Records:
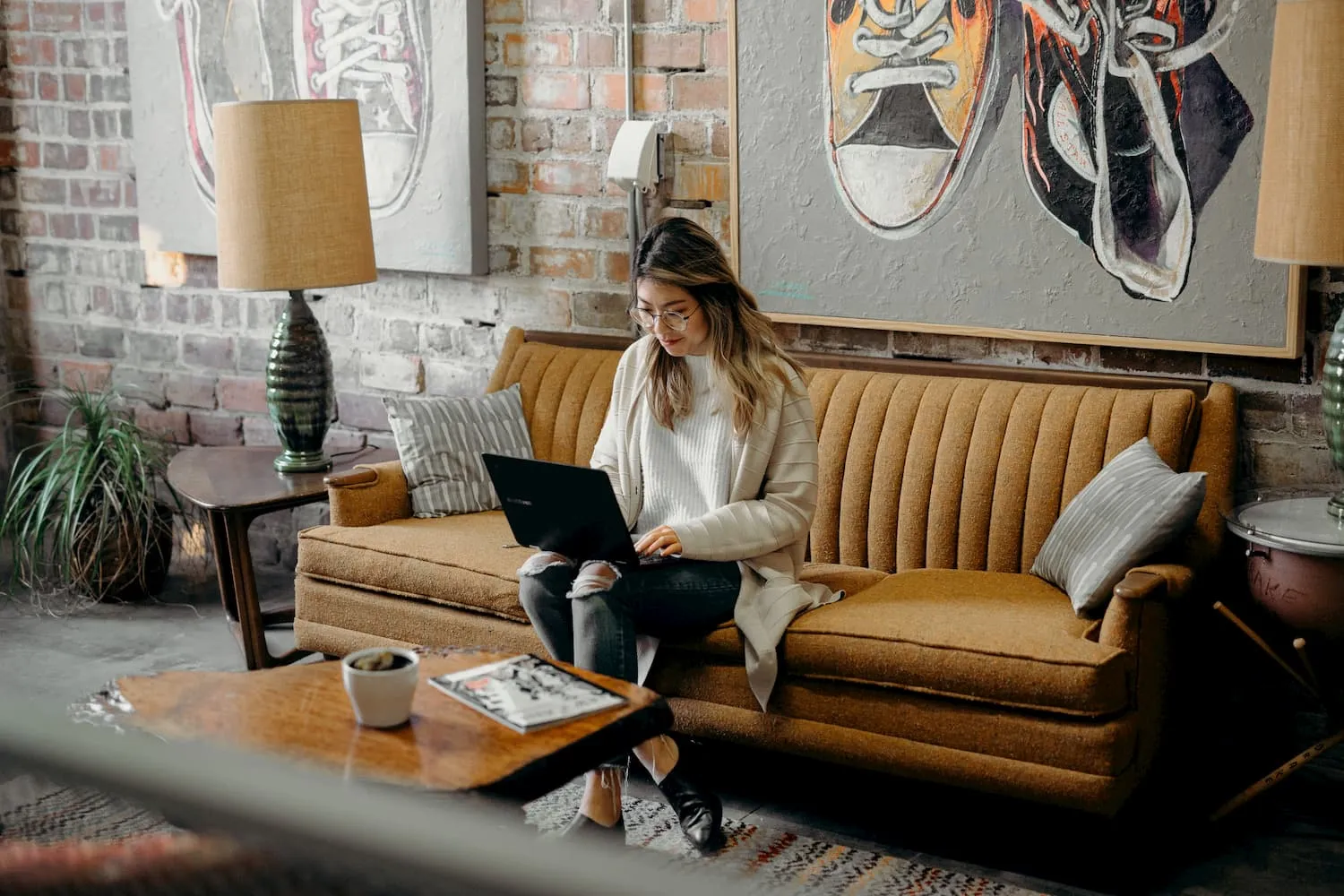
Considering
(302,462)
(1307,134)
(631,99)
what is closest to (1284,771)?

* Written problem: Write out the lines of the records above word for word, leaving out the pictures.

* The completed task:
Considering
(302,462)
(1307,134)
(631,99)
what is closest to (1284,771)?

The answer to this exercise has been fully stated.